## Data provided:
--- START ---
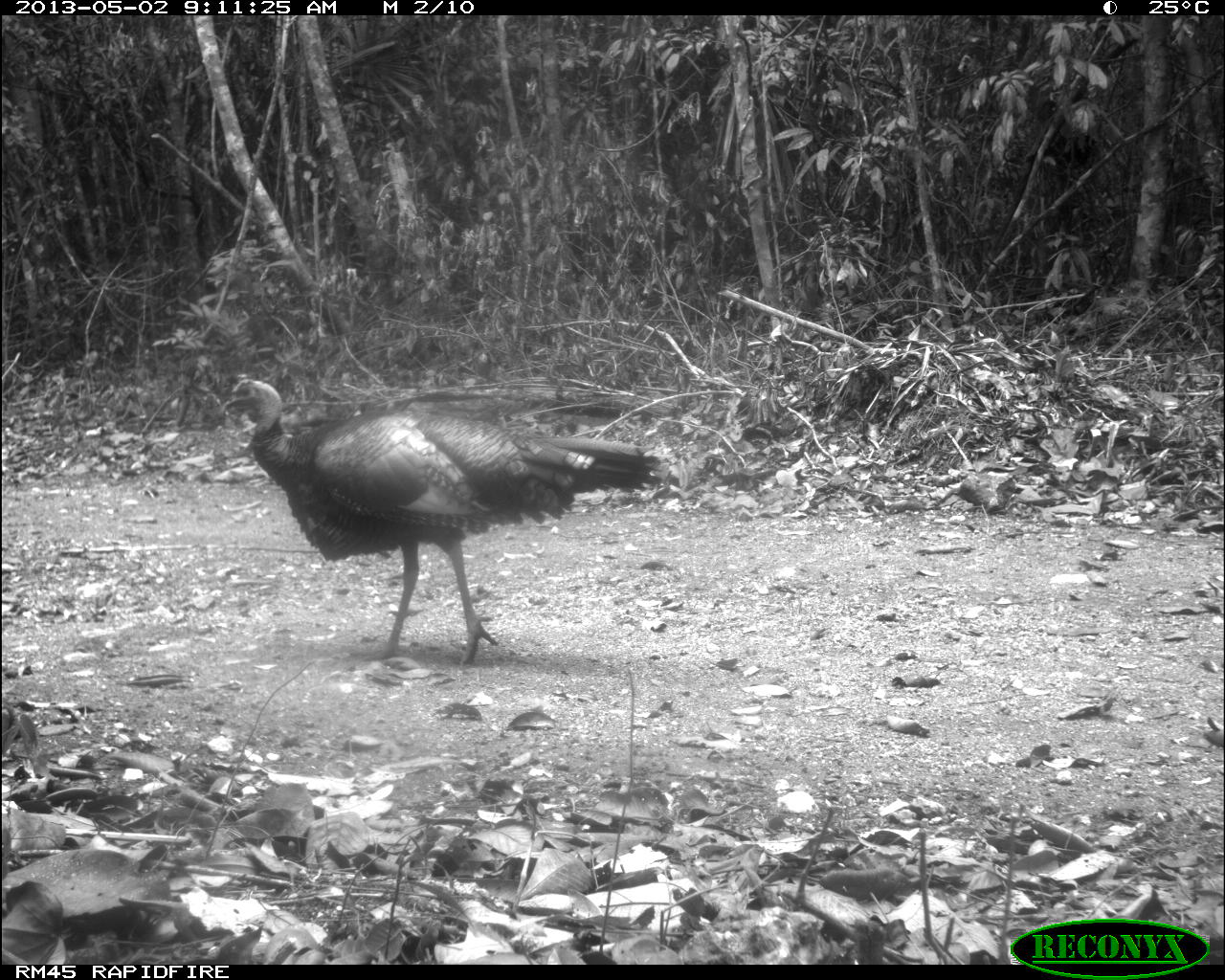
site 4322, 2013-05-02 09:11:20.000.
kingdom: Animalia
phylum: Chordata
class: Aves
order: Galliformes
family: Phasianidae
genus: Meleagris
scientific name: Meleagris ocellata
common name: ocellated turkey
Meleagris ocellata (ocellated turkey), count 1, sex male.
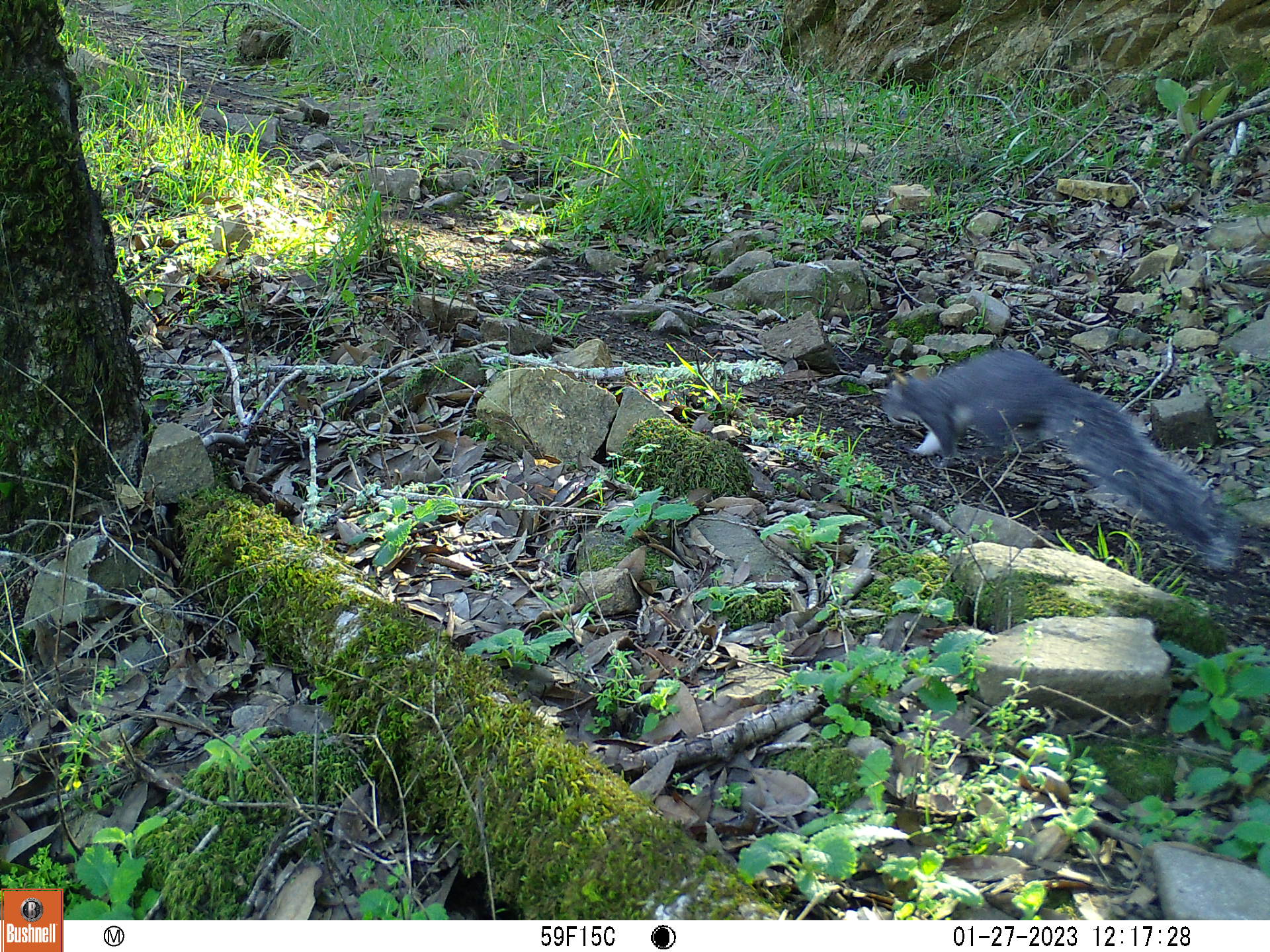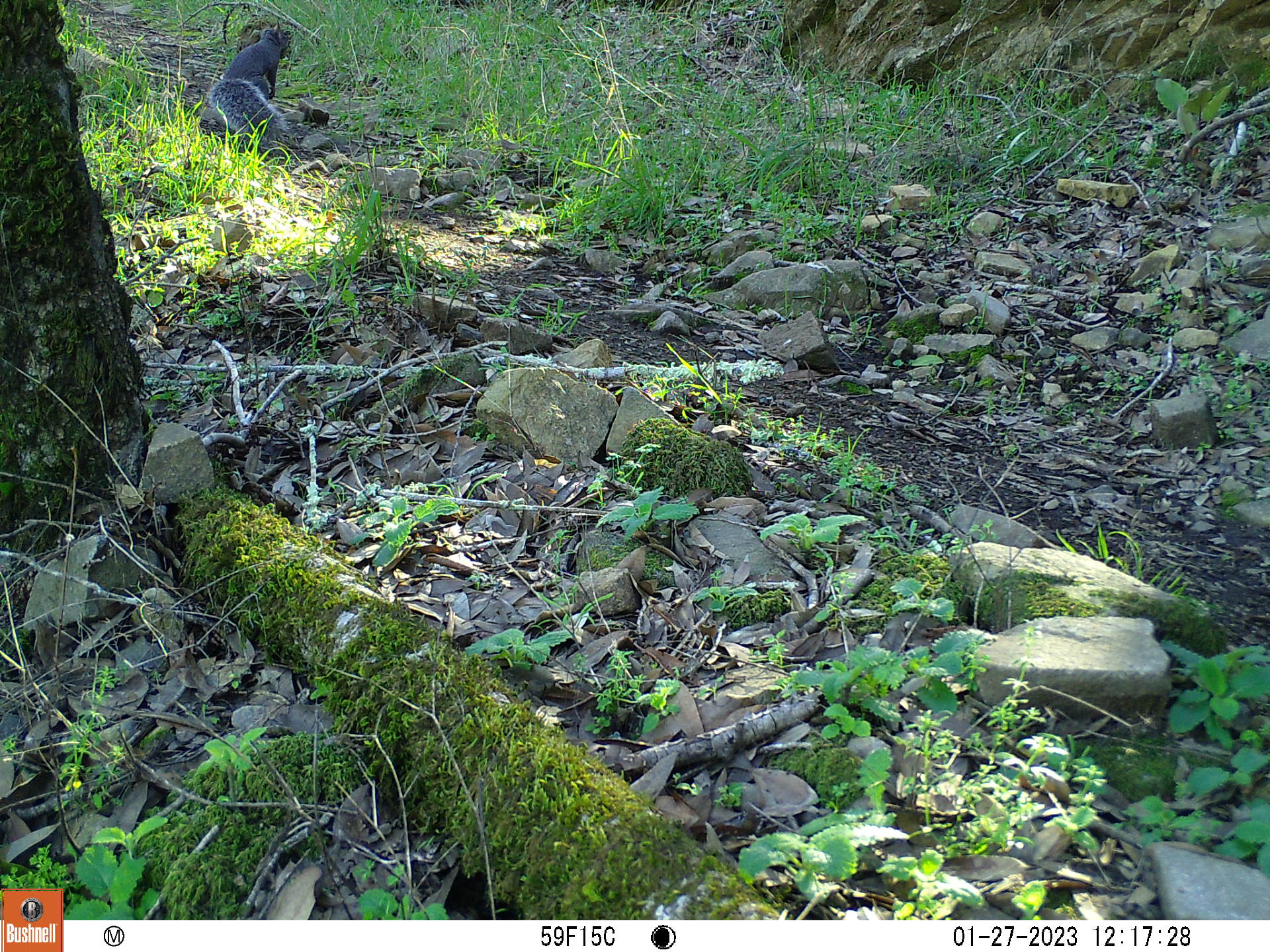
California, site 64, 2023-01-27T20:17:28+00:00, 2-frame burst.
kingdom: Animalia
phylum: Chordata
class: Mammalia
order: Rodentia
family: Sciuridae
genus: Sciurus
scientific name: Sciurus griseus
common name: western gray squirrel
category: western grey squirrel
--- END ---
## Assignment:
What you print must be exactly the lines from the one containing "common name: ocellated turkey" through the last line of the material, and no pictures.

## Written response:
common name: ocellated turkey
Meleagris ocellata (ocellated turkey), count 1, sex male.
California, site 64, 2023-01-27T20:17:28+00:00, 2-frame burst.
kingdom: Animalia
phylum: Chordata
class: Mammalia
order: Rodentia
family: Sciuridae
genus: Sciurus
scientific name: Sciurus griseus
common name: western gray squirrel
category: western grey squirrel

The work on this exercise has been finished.